John Terry est l'un des tout meilleurs défenseurs de sa génération, rugueux, technique, précis.
Un meneur d'hommes aussi, capitaine de l'équipe londonienne de Chelsea et de la sélection anglaise qui disputera cette année le Mondial de football.
L'année dernière, son impressionnant palmarès s'est même enrichi d'une breloque supplémentaire : à 28 ans, le papa de Georgie John et Summer Rose a été consacré "dad of the year" – "papa de l'année", "un grand honneur", commentait-il alors.
Un homme bien sous tous rapports, en somme.
Seulement, depuis samedi, son horizon s'est assombri.
Dévoilée par la presse, une pénible affaire de mœurs menace le brassard de Terry et prend jour après jour les dimensions d'un scandale national.
Dans les grandes lignes, il est reproché au joueur une aventure extraconjugale avec l'ex-petite amie de l'un de ses coéquipiers en équipe nationale, Wayne Bridge, aujourd'hui latéral gauche de Manchester City.
La belle a tout pour alimenter la machine à fantasmes britannique : jeune, française, elle est connue des deux côtés de la Manche comme top-modèle spécialisée dans la lingerie.
Pour corser le tout, Terry a flirté avec sa maîtresse – devenue une très bonne amie de son épouse – à l'époque où il jouait aux côtés de Wayne Bridge à Chelsea...
Sans surprise, on a appris que Mme Terry allait demander le divorce.

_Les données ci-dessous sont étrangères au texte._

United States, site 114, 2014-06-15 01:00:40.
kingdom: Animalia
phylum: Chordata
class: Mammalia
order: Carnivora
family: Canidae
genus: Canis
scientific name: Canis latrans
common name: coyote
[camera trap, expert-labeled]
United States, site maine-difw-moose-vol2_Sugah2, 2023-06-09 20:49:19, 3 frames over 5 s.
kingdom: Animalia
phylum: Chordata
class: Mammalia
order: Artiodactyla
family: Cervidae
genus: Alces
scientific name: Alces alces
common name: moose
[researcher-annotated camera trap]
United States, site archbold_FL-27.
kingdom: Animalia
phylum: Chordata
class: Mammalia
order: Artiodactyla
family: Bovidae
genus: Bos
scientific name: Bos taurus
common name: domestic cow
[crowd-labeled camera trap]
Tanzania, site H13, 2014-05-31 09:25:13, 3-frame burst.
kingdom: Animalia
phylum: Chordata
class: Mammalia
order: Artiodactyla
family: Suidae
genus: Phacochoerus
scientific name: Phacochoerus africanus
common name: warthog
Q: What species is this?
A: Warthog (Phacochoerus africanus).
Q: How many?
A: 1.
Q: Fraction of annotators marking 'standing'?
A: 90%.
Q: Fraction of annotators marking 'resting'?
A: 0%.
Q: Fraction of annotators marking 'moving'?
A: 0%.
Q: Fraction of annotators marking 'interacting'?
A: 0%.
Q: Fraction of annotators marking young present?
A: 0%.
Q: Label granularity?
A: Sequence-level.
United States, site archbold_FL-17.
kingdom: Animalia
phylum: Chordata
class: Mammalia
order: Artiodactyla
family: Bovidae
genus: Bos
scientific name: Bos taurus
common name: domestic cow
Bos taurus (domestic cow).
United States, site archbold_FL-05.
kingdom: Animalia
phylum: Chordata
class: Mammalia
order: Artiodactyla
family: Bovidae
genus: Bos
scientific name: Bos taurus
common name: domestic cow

INTERVENTION DU MINISTRE DES SPORTSCe méli-mélo comme seule la Grande-Bretagne sait nous en offrir aurait pu rester au rang des cancans chuchotés entre WAG's – Wives and girlfriends, un acronyme utilisé pour désigner le petit monde des femmes de footballeurs les plus médiatisées – si la justice ne s'en était pas mêlée.
Terry, qui connaissait l'intention du Sun d'ébruiter l'affaire, a tenté d'obtenir en justice l'interdiction de telles révélations.
Il a dans un premier temps eu gain de cause , mais le juge Tugendhat, de la Haute Cour de justice, a cassé ce jugement vendredi.
Depuis, une bonne partie de la presse – partie en croisade contre ce type d'injonction judiciaire qui lui interdit de publier telle ou telle information – , s'est engouffrée dans la brèche et ne se gêne pas pour rappeler d'autres scandales qui ont éclaboussé le joueur – une affaire d'avortement avec une autre de ses maîtresses, une affaire de deal impliquant son père.
Le Sun a même demandé que le brassard de capitaine de l'équipe d'Angleterre soit retiré à Terry.
Même le ministre des sports du gouvernement de Gordon Brown s'est emparé du dossier.
Gerry Sutcliffe a estimé lundi que les batifolages de Terry "remettent en cause son rôle de capitaine de l'équipe nationale.
Sur le terrain, John Terry est un joueur fantastique et un bon capitaine pour la sélection.
Mais pour être le capitaine de l'Angleterre, il faut pouvoir endosser des responsabilités qui dépassent le terrain."
La décision finale appartient au sélectionneur anglais, pressé de prendre position au plus vite.
Pour l'heure, rien ne filtre sur le choix de Fabio Capello, originaire de l'autre grand pays des WAG's, l'Italie.
En attendant, le pays se déchire et Chelsea vole au secours de son défenseur vedette.
De son côté, la presse s'interroge : en quoi les frasques du joueur nuisent-elles d'une quelconque façon au jeu ou à la réputation de l'équipe nationale ?
Le site Goal.com rappelle qu'en Afrique du Sud, la sélection argentine sera dirigée par un certain Diego Maradona, cocaïnomane repenti et fauteur de troubles professionnel, et que celle de la France sera emmenée par Thierry Henry, l'homme à la main baladeuse.